---------- Supplied entries ----------
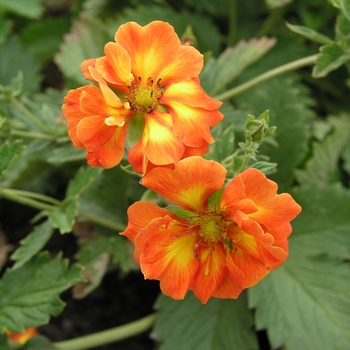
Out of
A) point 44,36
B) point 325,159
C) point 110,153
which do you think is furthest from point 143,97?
point 44,36

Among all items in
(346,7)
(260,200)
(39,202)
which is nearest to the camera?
(260,200)

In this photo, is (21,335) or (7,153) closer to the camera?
(7,153)

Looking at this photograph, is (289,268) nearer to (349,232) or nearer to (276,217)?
(349,232)

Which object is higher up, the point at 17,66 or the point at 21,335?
the point at 17,66

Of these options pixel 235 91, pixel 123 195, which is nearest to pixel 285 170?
pixel 235 91

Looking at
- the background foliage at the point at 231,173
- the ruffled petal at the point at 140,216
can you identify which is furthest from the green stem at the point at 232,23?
the ruffled petal at the point at 140,216

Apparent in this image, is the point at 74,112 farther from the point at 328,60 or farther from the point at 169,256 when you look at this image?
the point at 328,60
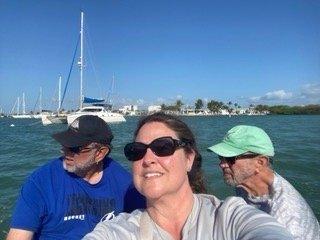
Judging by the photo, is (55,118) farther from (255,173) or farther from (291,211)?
(291,211)

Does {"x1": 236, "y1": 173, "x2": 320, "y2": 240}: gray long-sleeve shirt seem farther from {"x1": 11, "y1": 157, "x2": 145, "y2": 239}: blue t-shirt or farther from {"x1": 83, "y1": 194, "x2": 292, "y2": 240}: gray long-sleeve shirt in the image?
{"x1": 11, "y1": 157, "x2": 145, "y2": 239}: blue t-shirt

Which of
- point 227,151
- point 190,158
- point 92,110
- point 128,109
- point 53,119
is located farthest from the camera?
point 128,109

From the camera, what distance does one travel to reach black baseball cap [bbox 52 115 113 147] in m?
3.50

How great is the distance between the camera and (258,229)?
2.03 meters

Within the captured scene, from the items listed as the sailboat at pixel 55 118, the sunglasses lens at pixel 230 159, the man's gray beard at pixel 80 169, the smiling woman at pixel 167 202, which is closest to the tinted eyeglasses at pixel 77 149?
the man's gray beard at pixel 80 169

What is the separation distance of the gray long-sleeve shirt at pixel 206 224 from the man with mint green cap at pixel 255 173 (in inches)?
34.0

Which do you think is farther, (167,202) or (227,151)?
(227,151)

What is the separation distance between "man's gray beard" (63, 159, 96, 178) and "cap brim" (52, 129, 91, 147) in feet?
0.60

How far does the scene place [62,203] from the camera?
3.35m

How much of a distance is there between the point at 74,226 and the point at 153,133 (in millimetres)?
1319

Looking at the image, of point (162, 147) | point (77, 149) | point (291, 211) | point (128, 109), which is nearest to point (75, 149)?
point (77, 149)

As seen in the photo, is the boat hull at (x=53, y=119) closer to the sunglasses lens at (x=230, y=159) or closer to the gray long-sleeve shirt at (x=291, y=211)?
the sunglasses lens at (x=230, y=159)

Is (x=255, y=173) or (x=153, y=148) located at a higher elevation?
(x=153, y=148)

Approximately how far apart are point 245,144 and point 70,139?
153 cm
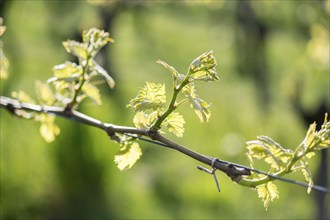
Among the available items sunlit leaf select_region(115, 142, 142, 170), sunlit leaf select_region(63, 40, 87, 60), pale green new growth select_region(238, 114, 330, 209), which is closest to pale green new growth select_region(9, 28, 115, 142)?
sunlit leaf select_region(63, 40, 87, 60)

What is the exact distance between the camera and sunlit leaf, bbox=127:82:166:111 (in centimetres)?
63

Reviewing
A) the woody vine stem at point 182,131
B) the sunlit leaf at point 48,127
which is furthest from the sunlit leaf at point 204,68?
the sunlit leaf at point 48,127

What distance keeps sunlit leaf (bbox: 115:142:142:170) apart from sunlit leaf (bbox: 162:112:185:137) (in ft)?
0.23

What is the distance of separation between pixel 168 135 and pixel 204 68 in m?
2.42

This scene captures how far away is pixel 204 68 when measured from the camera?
0.59 meters

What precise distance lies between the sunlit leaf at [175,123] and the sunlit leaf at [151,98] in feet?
0.07

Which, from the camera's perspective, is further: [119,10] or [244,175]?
[119,10]

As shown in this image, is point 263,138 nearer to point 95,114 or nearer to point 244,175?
point 244,175

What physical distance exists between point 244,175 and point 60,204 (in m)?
1.71

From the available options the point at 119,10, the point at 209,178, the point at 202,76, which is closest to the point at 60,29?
the point at 119,10

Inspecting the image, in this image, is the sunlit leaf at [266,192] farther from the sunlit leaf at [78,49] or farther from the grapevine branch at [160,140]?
the sunlit leaf at [78,49]

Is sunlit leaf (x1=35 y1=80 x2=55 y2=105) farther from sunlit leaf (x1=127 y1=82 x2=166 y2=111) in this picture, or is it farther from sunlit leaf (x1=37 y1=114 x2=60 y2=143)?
sunlit leaf (x1=127 y1=82 x2=166 y2=111)

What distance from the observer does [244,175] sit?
0.60m

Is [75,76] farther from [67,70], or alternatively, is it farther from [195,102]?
[195,102]
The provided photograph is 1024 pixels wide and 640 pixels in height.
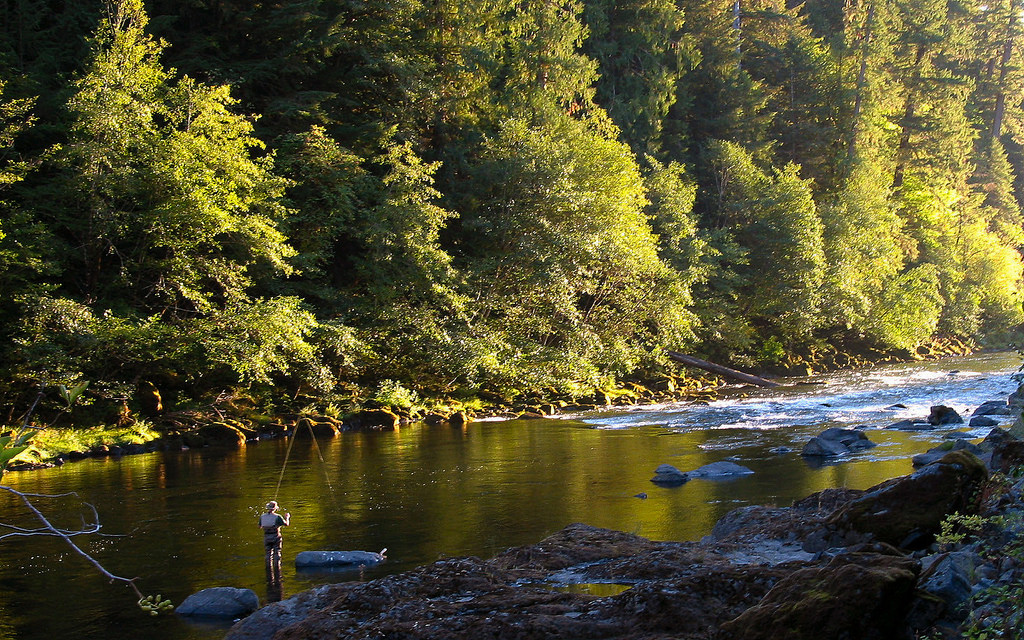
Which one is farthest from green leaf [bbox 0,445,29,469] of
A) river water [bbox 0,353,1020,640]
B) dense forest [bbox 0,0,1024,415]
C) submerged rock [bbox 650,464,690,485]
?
dense forest [bbox 0,0,1024,415]

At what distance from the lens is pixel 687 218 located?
108ft

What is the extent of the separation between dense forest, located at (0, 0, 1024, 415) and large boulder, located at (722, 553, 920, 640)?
17.3m

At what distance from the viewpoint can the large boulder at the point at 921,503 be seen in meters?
6.50

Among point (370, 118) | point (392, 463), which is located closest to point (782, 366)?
point (370, 118)

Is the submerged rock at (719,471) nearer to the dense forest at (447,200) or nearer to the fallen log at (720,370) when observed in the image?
the dense forest at (447,200)

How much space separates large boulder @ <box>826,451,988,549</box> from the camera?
6.50 metres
----------
== Given task ==
Set down every line of the records above word for word, omitting the pictures.

== Correct response ==
Out of
A) point 44,36
B) point 325,159
C) point 110,153
which do you think is furthest from point 143,97?
point 44,36

Among all items in
(346,7)
(260,200)
(39,202)
which is nearest to the camera?
(260,200)

In this photo, is (21,335) or (7,153) closer to the camera?
(7,153)

Looking at this photograph, is (289,268) nearer to (349,232) or nearer to (276,217)?
(349,232)

Which object is higher up, the point at 17,66 or the point at 21,335?
the point at 17,66

Of these options pixel 235 91, pixel 123 195, which is nearest to pixel 285 170?
pixel 235 91

Looking at
- the background foliage at the point at 231,173
- the ruffled petal at the point at 140,216
can you identify which is furthest from the green stem at the point at 232,23?
the ruffled petal at the point at 140,216

Apparent in this image, is the point at 74,112 farther from the point at 328,60 or farther from the point at 169,256 when you look at this image?
the point at 328,60
Judging by the photo, is (55,118) farther from (255,173) or farther from (291,211)?
(291,211)

Does {"x1": 236, "y1": 173, "x2": 320, "y2": 240}: gray long-sleeve shirt seem farther from {"x1": 11, "y1": 157, "x2": 145, "y2": 239}: blue t-shirt or farther from {"x1": 83, "y1": 194, "x2": 292, "y2": 240}: gray long-sleeve shirt in the image?
{"x1": 11, "y1": 157, "x2": 145, "y2": 239}: blue t-shirt

Which of
- point 227,151
- point 190,158
- point 92,110
- point 128,109
- point 53,119
is located farthest from the camera?
point 128,109

From the camera, what distance does one travel to reach black baseball cap [bbox 52 115 113 147] in m?
3.50

How great is the distance between the camera and (258,229)?
2.03 meters

Within the captured scene, from the items listed as the sailboat at pixel 55 118, the sunglasses lens at pixel 230 159, the man's gray beard at pixel 80 169, the smiling woman at pixel 167 202, which is closest to the tinted eyeglasses at pixel 77 149?
the man's gray beard at pixel 80 169

What is the separation distance of the gray long-sleeve shirt at pixel 206 224 from the man with mint green cap at pixel 255 173 (in inches)?
34.0

Which do you think is farther, (167,202) or (227,151)?
(227,151)

What is the separation distance between "man's gray beard" (63, 159, 96, 178) and "cap brim" (52, 129, 91, 147) in feet?
0.60

How far does the scene place [62,203] from the camera?
3.35m

How much of a distance is there between the point at 74,226 and the point at 153,133 (in millimetres)?
1319

Looking at the image, of point (162, 147) | point (77, 149) | point (291, 211) | point (128, 109), which is nearest to point (75, 149)?
point (77, 149)

As seen in the photo, is the boat hull at (x=53, y=119) closer to the sunglasses lens at (x=230, y=159) or closer to the gray long-sleeve shirt at (x=291, y=211)?
the sunglasses lens at (x=230, y=159)

Is (x=255, y=173) or (x=153, y=148) located at a higher elevation?
(x=153, y=148)

Approximately how far apart are point 245,144 and point 70,139?
153 cm
Among the available items sunlit leaf select_region(115, 142, 142, 170), sunlit leaf select_region(63, 40, 87, 60), pale green new growth select_region(238, 114, 330, 209), which is closest to pale green new growth select_region(9, 28, 115, 142)?
sunlit leaf select_region(63, 40, 87, 60)

What is the exact distance between the camera and sunlit leaf, bbox=127:82:166:111 (in centimetres)?
63

Reviewing
A) the woody vine stem at point 182,131
B) the sunlit leaf at point 48,127
which is furthest from the sunlit leaf at point 204,68?
the sunlit leaf at point 48,127

What distance keeps sunlit leaf (bbox: 115:142:142:170) apart from sunlit leaf (bbox: 162:112:185:137) (in ft)?
0.23

What is the distance of separation between pixel 168 135 and pixel 204 68 in m?
2.42

This scene captures how far away is pixel 204 68 when measured from the camera?
0.59 meters

What precise distance lies between the sunlit leaf at [175,123] and the sunlit leaf at [151,98] in feet?
0.07

Which, from the camera's perspective, is further: [119,10] or [244,175]?
[119,10]

As shown in this image, is point 263,138 nearer to point 95,114 or nearer to point 244,175?
point 244,175

What physical distance exists between point 244,175 and point 60,204 (in m)?
1.71

From the available options the point at 119,10, the point at 209,178, the point at 202,76, which is closest to the point at 60,29?
the point at 119,10

Inspecting the image, in this image, is the sunlit leaf at [266,192] farther from the sunlit leaf at [78,49] or farther from the grapevine branch at [160,140]?
the sunlit leaf at [78,49]

Is sunlit leaf (x1=35 y1=80 x2=55 y2=105) farther from sunlit leaf (x1=127 y1=82 x2=166 y2=111) in this picture, or is it farther from sunlit leaf (x1=37 y1=114 x2=60 y2=143)?
sunlit leaf (x1=127 y1=82 x2=166 y2=111)

What distance from the observer does [244,175] sit?
0.60m

Is [75,76] farther from [67,70], or alternatively, is it farther from [195,102]?
[195,102]
The provided photograph is 1024 pixels wide and 640 pixels in height.
Which one is farthest from green leaf [bbox 0,445,29,469] of
A) river water [bbox 0,353,1020,640]
B) dense forest [bbox 0,0,1024,415]
C) submerged rock [bbox 650,464,690,485]
?
dense forest [bbox 0,0,1024,415]

At what distance from the lens is pixel 687 218 located?
108ft

What is the extent of the separation between dense forest, located at (0, 0, 1024, 415) and large boulder, located at (722, 553, 920, 640)?
17.3m

At what distance from the viewpoint can the large boulder at the point at 921,503 be seen in meters?
6.50

Among point (370, 118) | point (392, 463), which is located closest to point (782, 366)?
point (370, 118)

Is the submerged rock at (719,471) nearer to the dense forest at (447,200) or nearer to the fallen log at (720,370) when observed in the image?
the dense forest at (447,200)

How much space separates large boulder @ <box>826,451,988,549</box> from the camera?
6.50 metres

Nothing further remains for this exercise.